━━━ Record excerpts ━━━
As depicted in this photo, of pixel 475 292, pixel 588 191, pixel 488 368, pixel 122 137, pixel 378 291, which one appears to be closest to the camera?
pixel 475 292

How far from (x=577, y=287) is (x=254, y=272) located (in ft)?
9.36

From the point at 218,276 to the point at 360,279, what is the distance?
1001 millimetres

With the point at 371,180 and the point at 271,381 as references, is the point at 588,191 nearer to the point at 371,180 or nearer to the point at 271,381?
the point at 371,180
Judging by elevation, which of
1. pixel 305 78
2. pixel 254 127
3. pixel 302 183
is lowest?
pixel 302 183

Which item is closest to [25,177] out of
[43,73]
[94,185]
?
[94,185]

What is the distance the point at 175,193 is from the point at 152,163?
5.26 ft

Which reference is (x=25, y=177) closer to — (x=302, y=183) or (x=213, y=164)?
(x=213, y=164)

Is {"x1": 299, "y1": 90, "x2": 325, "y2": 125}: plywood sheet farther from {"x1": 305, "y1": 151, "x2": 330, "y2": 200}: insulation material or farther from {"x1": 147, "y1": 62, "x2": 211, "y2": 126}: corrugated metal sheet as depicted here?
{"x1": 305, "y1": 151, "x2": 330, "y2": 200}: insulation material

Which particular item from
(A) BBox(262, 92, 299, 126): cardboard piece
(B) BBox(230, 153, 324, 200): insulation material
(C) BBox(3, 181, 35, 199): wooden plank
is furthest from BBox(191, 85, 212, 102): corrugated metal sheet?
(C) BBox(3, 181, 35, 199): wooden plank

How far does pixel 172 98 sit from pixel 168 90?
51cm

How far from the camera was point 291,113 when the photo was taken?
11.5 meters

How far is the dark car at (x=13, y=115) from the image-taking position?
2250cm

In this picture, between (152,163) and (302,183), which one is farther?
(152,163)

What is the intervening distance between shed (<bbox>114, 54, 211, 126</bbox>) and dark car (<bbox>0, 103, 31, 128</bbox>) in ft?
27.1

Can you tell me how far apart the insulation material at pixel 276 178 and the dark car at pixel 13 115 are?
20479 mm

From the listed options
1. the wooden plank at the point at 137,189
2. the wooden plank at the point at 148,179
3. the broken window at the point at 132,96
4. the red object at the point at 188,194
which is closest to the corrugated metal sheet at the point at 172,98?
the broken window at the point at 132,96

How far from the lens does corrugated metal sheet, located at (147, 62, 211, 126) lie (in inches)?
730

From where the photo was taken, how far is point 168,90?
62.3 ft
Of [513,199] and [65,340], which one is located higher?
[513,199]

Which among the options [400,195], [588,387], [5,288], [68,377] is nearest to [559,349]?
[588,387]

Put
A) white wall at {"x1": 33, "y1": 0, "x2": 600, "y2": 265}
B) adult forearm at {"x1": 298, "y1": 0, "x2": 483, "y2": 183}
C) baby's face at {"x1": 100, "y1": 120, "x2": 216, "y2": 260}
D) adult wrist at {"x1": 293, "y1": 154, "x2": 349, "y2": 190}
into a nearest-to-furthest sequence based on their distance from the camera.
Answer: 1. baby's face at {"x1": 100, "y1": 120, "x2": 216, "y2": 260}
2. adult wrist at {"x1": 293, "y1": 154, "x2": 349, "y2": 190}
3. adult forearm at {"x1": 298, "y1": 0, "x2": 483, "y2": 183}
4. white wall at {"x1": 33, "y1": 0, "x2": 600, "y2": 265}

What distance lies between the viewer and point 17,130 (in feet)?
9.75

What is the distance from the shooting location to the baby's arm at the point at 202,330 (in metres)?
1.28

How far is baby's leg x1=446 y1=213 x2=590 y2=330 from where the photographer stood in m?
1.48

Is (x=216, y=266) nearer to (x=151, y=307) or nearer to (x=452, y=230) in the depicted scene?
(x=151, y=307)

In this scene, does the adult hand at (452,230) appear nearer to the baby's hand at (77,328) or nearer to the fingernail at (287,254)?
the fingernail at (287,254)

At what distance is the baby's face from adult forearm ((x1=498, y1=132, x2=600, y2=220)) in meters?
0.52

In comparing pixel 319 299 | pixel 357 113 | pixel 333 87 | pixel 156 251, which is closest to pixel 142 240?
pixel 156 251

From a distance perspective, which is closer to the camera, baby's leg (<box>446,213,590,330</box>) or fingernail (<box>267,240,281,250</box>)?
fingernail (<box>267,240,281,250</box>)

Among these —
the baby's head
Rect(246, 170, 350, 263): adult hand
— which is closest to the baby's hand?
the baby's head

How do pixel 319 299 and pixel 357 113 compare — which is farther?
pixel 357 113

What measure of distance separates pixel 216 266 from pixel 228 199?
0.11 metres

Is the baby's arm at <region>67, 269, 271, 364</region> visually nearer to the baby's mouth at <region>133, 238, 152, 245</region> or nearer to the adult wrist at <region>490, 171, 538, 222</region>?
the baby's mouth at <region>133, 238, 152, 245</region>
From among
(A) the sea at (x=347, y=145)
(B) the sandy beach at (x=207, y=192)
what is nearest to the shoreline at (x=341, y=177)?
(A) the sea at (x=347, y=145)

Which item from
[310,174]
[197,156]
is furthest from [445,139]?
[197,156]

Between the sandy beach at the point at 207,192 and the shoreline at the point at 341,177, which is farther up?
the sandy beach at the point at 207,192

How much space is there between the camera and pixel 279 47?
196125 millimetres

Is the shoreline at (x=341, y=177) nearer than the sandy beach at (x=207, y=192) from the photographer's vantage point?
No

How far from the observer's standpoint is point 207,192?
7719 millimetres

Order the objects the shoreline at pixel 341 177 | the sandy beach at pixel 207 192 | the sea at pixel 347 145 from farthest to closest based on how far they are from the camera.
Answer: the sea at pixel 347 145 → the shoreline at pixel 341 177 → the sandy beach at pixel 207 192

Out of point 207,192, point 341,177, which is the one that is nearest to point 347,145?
━━━
Reproduce every line of the data above verbatim, changing nothing.

### Output
As depicted in this photo, of pixel 475 292, pixel 588 191, pixel 488 368, pixel 122 137, pixel 378 291, which one appears to be closest to the camera?
pixel 475 292

How far from (x=577, y=287) is (x=254, y=272) located (in ft)?
9.36

From the point at 218,276 to the point at 360,279, what is the distance?
1001 millimetres

With the point at 371,180 and the point at 271,381 as references, is the point at 588,191 nearer to the point at 371,180 or nearer to the point at 271,381?
the point at 371,180
Judging by elevation, which of
1. pixel 305 78
2. pixel 254 127
3. pixel 302 183
is lowest?
pixel 302 183

Which item is closest to [25,177] out of
[43,73]
[94,185]
?
[94,185]

What is the distance the point at 175,193 is from the point at 152,163?
5.26 ft

Which reference is (x=25, y=177) closer to — (x=302, y=183) or (x=213, y=164)?
(x=213, y=164)

Is {"x1": 299, "y1": 90, "x2": 325, "y2": 125}: plywood sheet farther from {"x1": 305, "y1": 151, "x2": 330, "y2": 200}: insulation material or farther from {"x1": 147, "y1": 62, "x2": 211, "y2": 126}: corrugated metal sheet as depicted here?
{"x1": 305, "y1": 151, "x2": 330, "y2": 200}: insulation material

Which particular item from
(A) BBox(262, 92, 299, 126): cardboard piece
(B) BBox(230, 153, 324, 200): insulation material
(C) BBox(3, 181, 35, 199): wooden plank
is furthest from BBox(191, 85, 212, 102): corrugated metal sheet?
(C) BBox(3, 181, 35, 199): wooden plank

How far does pixel 172 98 sit from pixel 168 90?
51cm

How far from the camera was point 291,113 when the photo was taken?
11.5 meters

How far is the dark car at (x=13, y=115) from the image-taking position?
2250cm

In this picture, between (152,163) and (302,183), which one is farther?
(152,163)

What is the intervening distance between shed (<bbox>114, 54, 211, 126</bbox>) and dark car (<bbox>0, 103, 31, 128</bbox>) in ft?
27.1

Can you tell me how far apart the insulation material at pixel 276 178 and the dark car at pixel 13 115 are?
20479 mm

From the listed options
1. the wooden plank at the point at 137,189
2. the wooden plank at the point at 148,179
3. the broken window at the point at 132,96
4. the red object at the point at 188,194
which is closest to the corrugated metal sheet at the point at 172,98?
the broken window at the point at 132,96

How far from the lens does corrugated metal sheet, located at (147, 62, 211, 126) lie (in inches)?
730

From where the photo was taken, how far is point 168,90?
62.3 ft
Of [513,199] and [65,340], which one is located higher?
[513,199]

Which among the options [400,195], [588,387], [5,288], [68,377] is nearest to [559,349]?
[588,387]

Put
A) white wall at {"x1": 33, "y1": 0, "x2": 600, "y2": 265}
B) adult forearm at {"x1": 298, "y1": 0, "x2": 483, "y2": 183}
C) baby's face at {"x1": 100, "y1": 120, "x2": 216, "y2": 260}
D) adult wrist at {"x1": 293, "y1": 154, "x2": 349, "y2": 190}
into a nearest-to-furthest sequence based on their distance from the camera.
Answer: 1. baby's face at {"x1": 100, "y1": 120, "x2": 216, "y2": 260}
2. adult wrist at {"x1": 293, "y1": 154, "x2": 349, "y2": 190}
3. adult forearm at {"x1": 298, "y1": 0, "x2": 483, "y2": 183}
4. white wall at {"x1": 33, "y1": 0, "x2": 600, "y2": 265}

What distance lies between the viewer and point 17,130 (in feet)?
9.75

What is the distance from the shooting location to the baby's arm at the point at 202,330 (in metres)?
1.28

How far is baby's leg x1=446 y1=213 x2=590 y2=330 from where the photographer stood in m?
1.48

Is (x=216, y=266) nearer to (x=151, y=307) or nearer to (x=452, y=230) in the depicted scene?
(x=151, y=307)

In this scene, does the adult hand at (452,230) appear nearer to the baby's hand at (77,328) or nearer to the fingernail at (287,254)?
the fingernail at (287,254)

At what distance is the baby's face from adult forearm ((x1=498, y1=132, x2=600, y2=220)) in meters?
0.52

In comparing pixel 319 299 | pixel 357 113 | pixel 333 87 | pixel 156 251, which is closest to pixel 142 240?
pixel 156 251

From a distance perspective, which is closer to the camera, baby's leg (<box>446,213,590,330</box>) or fingernail (<box>267,240,281,250</box>)?
fingernail (<box>267,240,281,250</box>)

Among these —
the baby's head
Rect(246, 170, 350, 263): adult hand
— which is closest to the baby's hand?
the baby's head

How do pixel 319 299 and pixel 357 113 compare — which is farther?
pixel 357 113

What measure of distance separates pixel 216 266 from pixel 228 199?
0.11 metres

Is the baby's arm at <region>67, 269, 271, 364</region> visually nearer to the baby's mouth at <region>133, 238, 152, 245</region> or nearer to the adult wrist at <region>490, 171, 538, 222</region>?
the baby's mouth at <region>133, 238, 152, 245</region>
From among
(A) the sea at (x=347, y=145)
(B) the sandy beach at (x=207, y=192)
what is nearest to the shoreline at (x=341, y=177)?
(A) the sea at (x=347, y=145)

Which item from
[310,174]
[197,156]
is furthest from [445,139]?
[197,156]

Between the sandy beach at the point at 207,192 and the shoreline at the point at 341,177, which is farther up?
the sandy beach at the point at 207,192

How much space is there between the camera and pixel 279 47?
196125 millimetres

Is the shoreline at (x=341, y=177) nearer than the sandy beach at (x=207, y=192) from the photographer's vantage point?
No

How far from the observer's standpoint is point 207,192?
7719 millimetres

Order the objects the shoreline at pixel 341 177 | the sandy beach at pixel 207 192 | the sea at pixel 347 145 from farthest to closest based on how far they are from the camera.
Answer: the sea at pixel 347 145 → the shoreline at pixel 341 177 → the sandy beach at pixel 207 192

Out of point 207,192, point 341,177, which is the one that is nearest to point 347,145?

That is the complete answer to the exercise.